Die Erarbeitung von Schätzungen zur Verbreitung des Menschenhandels ist schwierig: Menschenhandel hat eine komplizierte rechtliche Definition, die sowohl weitgefasst ist, was die unterschiedlichen Formen betrifft, die der Menschenhandel annehmen kann, als auch spezifisch bei der Abgrenzung des Menschenhandels gegenüber anderen Verbrechen und Menschenrechtsverletzungen. Das macht die Phänomene beispielsweise durch traditionelle Erhebungsarbeit schwer zu messen.
Zusätzlich gibt es bedeutende Beschränkungen bei der Datenerhebung für globale Verbreitungsschätzungen. Aufgrund eingeschränkter Ressourcen, aus Sicherheitsgründen oder aufgrund des Vorliegens umfangreicher humanitärer Notlagen können nicht in allen Ländern Daten erhoben werden. Die resultierende Auswahl von Ländern für Erhebungsarbeiten ist nicht zufällig. Es gibt auch ethische Erwägungen und weitere Herausforderungen im Zusammenhang mit groß angelegten Haushaltserhebungen hinsichtlich der Sensibilität bestimmter Fragen (zum Beispiel Fragen bezüglich sexueller Ausbeutung und Gewalt) und der Schwierigkeit, Daten über Kinder zu erfassen.
Viele dieser Schwierigkeiten bestehen auch bei der Untersuchung der Verbreitung von mit Menschenhandel in Beziehung stehenden Phänomenen wie Zwangsarbeit, Zwangsheirat und Kinderarbeit.

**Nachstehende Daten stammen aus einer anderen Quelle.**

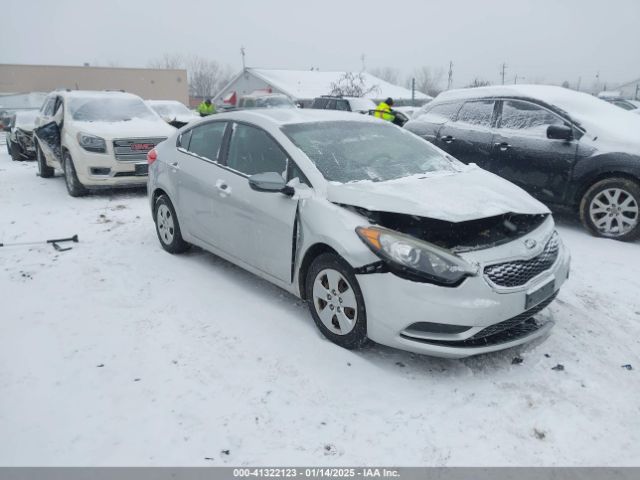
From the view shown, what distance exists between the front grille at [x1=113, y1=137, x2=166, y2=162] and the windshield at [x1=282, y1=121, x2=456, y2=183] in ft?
16.3

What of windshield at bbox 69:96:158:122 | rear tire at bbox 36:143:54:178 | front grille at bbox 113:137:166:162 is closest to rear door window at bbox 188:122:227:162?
front grille at bbox 113:137:166:162

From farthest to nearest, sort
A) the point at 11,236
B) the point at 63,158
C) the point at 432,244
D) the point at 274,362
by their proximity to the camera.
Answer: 1. the point at 63,158
2. the point at 11,236
3. the point at 274,362
4. the point at 432,244

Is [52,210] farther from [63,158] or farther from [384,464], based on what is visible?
[384,464]

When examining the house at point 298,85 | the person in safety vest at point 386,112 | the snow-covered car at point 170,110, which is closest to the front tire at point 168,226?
the person in safety vest at point 386,112

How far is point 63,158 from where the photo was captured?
336 inches

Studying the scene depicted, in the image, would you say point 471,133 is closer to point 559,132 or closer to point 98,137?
point 559,132

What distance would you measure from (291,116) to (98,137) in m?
4.97

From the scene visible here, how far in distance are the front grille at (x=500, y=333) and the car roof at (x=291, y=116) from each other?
2214 mm

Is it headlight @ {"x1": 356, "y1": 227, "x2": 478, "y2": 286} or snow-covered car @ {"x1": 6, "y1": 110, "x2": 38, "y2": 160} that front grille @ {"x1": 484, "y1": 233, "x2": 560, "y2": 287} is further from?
snow-covered car @ {"x1": 6, "y1": 110, "x2": 38, "y2": 160}

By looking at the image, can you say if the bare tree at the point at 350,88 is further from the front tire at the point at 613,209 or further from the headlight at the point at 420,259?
the headlight at the point at 420,259

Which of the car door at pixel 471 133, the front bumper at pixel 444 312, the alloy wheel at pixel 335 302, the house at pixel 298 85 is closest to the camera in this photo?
the front bumper at pixel 444 312

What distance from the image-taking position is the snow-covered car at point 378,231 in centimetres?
297
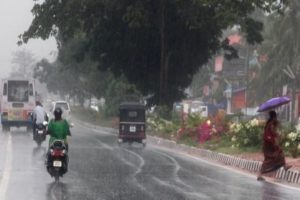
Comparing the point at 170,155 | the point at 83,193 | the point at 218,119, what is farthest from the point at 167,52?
the point at 83,193

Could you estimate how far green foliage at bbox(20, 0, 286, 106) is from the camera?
A: 42719mm

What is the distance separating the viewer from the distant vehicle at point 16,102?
145 ft

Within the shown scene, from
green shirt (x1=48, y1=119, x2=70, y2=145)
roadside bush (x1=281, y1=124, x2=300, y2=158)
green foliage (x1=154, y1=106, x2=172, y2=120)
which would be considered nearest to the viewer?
green shirt (x1=48, y1=119, x2=70, y2=145)

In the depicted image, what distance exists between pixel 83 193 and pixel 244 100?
68.6 m

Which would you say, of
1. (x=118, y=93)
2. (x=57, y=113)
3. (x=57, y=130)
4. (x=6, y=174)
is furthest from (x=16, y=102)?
(x=57, y=130)

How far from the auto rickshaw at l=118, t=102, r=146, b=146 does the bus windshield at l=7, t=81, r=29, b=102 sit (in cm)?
1264

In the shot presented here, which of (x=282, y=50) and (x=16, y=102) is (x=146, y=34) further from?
(x=282, y=50)

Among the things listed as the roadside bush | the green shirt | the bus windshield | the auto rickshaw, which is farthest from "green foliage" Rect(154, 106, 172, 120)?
the green shirt

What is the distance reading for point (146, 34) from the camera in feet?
152

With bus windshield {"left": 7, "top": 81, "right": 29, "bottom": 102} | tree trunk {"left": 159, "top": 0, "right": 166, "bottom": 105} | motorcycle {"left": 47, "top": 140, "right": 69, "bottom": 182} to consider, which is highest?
tree trunk {"left": 159, "top": 0, "right": 166, "bottom": 105}

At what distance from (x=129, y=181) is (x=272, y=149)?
12.3ft

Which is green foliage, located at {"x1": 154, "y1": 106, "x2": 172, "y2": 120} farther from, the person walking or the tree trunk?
the person walking

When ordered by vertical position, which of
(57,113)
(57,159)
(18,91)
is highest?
(18,91)

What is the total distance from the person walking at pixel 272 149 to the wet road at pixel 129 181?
1.58 feet
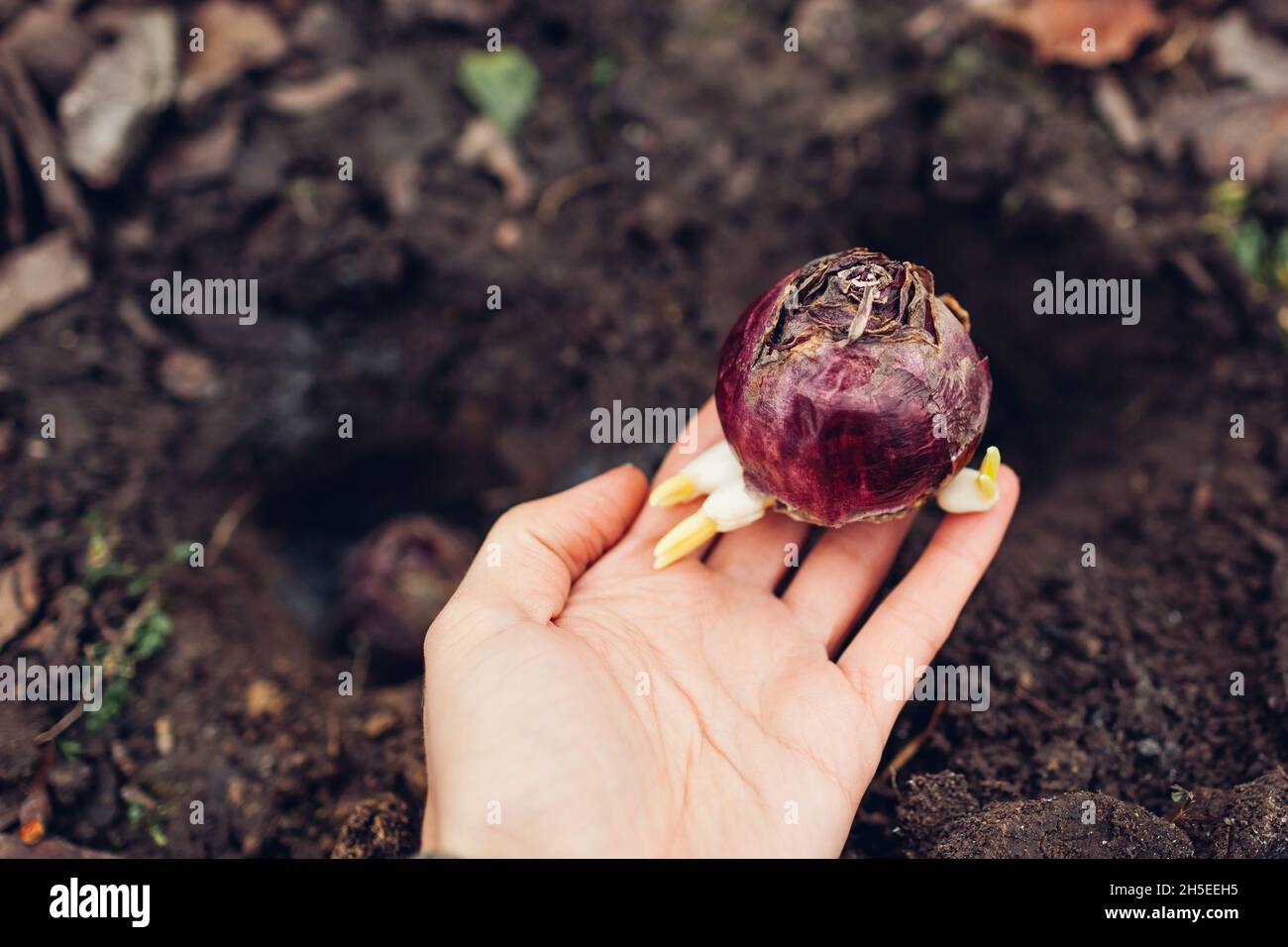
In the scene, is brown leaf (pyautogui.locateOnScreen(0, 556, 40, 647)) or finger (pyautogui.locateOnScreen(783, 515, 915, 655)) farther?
brown leaf (pyautogui.locateOnScreen(0, 556, 40, 647))

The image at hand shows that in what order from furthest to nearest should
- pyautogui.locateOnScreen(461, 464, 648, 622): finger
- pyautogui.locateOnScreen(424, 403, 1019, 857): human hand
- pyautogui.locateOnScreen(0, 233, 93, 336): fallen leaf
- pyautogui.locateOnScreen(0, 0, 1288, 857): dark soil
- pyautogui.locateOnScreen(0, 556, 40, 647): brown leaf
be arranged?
pyautogui.locateOnScreen(0, 233, 93, 336): fallen leaf, pyautogui.locateOnScreen(0, 0, 1288, 857): dark soil, pyautogui.locateOnScreen(0, 556, 40, 647): brown leaf, pyautogui.locateOnScreen(461, 464, 648, 622): finger, pyautogui.locateOnScreen(424, 403, 1019, 857): human hand

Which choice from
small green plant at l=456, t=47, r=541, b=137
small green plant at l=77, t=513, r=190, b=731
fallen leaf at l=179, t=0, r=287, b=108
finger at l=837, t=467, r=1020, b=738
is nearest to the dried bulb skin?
small green plant at l=77, t=513, r=190, b=731

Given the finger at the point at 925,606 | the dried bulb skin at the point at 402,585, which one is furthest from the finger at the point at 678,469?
the dried bulb skin at the point at 402,585

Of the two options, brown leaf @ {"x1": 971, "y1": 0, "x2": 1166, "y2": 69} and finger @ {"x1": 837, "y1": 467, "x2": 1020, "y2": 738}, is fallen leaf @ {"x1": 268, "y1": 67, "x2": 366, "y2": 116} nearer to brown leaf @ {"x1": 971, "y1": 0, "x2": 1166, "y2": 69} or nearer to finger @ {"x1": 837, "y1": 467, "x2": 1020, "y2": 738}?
brown leaf @ {"x1": 971, "y1": 0, "x2": 1166, "y2": 69}

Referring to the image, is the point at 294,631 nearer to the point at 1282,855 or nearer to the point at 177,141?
the point at 177,141

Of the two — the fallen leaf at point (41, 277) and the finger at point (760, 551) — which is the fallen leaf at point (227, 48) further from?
the finger at point (760, 551)

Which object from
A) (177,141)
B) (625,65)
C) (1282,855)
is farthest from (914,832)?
(177,141)
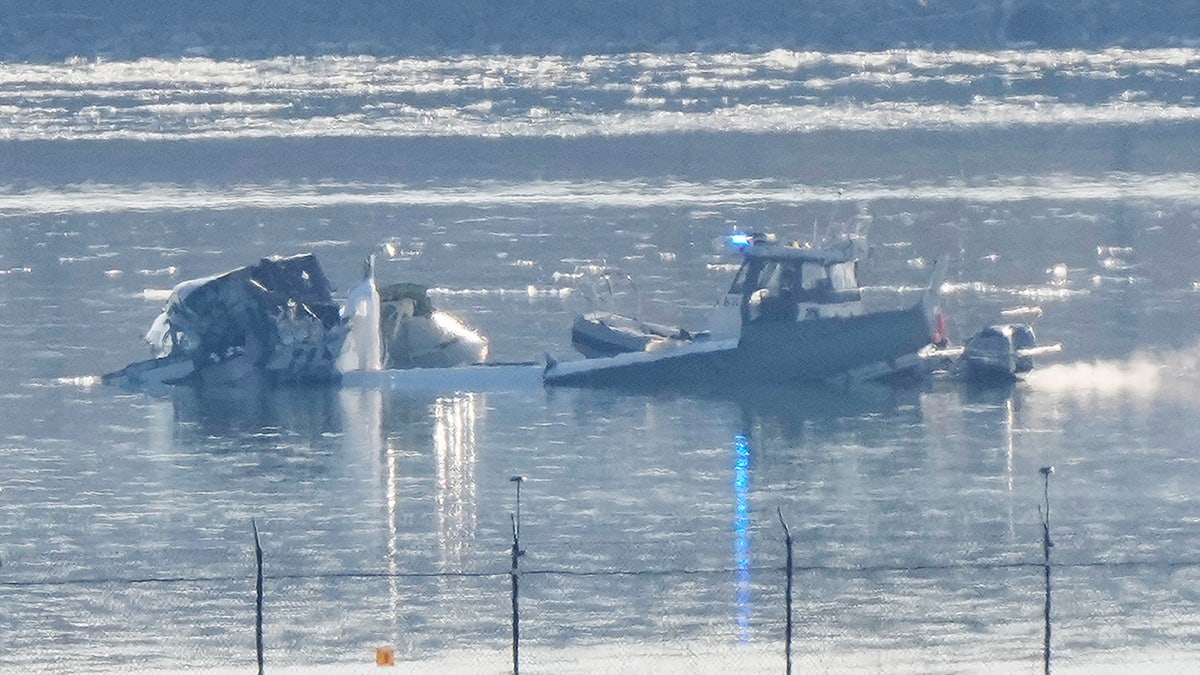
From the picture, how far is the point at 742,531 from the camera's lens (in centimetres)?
3041

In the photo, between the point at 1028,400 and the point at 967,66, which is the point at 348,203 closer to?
the point at 1028,400

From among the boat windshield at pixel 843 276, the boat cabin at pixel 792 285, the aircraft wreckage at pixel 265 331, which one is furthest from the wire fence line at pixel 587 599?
the aircraft wreckage at pixel 265 331

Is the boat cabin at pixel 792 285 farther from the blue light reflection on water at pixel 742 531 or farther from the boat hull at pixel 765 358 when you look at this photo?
the blue light reflection on water at pixel 742 531

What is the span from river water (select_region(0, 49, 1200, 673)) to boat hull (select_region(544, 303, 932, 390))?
0.61 meters

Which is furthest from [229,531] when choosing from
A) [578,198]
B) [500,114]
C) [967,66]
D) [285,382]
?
[967,66]

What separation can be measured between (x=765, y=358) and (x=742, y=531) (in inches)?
458

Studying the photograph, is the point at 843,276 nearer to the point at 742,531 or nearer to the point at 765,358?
the point at 765,358

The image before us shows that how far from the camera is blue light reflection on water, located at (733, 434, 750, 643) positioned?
25.9m

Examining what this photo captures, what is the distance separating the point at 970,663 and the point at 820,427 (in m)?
15.4

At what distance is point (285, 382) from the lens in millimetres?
42969

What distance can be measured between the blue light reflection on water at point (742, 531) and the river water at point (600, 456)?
3.1 inches

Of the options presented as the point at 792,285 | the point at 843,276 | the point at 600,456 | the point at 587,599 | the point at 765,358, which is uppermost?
the point at 843,276

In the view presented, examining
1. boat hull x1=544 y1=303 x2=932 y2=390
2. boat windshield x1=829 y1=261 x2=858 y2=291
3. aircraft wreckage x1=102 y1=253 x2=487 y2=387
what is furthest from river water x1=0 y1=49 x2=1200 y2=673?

Die multiple Systemschätzung ist neu und kann nicht global angewandt werden: Diese Methode und ihre Anwendung im Bereich der Bekämpfung des Menschenhandels befinden sich in einigen Ländern noch in der Testphase, können aber unter Aufwendung minimaler Ressourcen als gute Ausgangsschätzung dienen, wenn keine anderen Schätzungen verfügbar sind. Allerdings ist diese Methode von mehreren vorab existierenden Datenbanken über identifizierte Opfer von Menschenhandel im Land der Anwendung abhängig. Forscher, die diese Schätzmethode entwickelt haben, gehen davon aus, dass sie potentiell in ca. 50 Ländern weltweit eingesetzt werden könnte.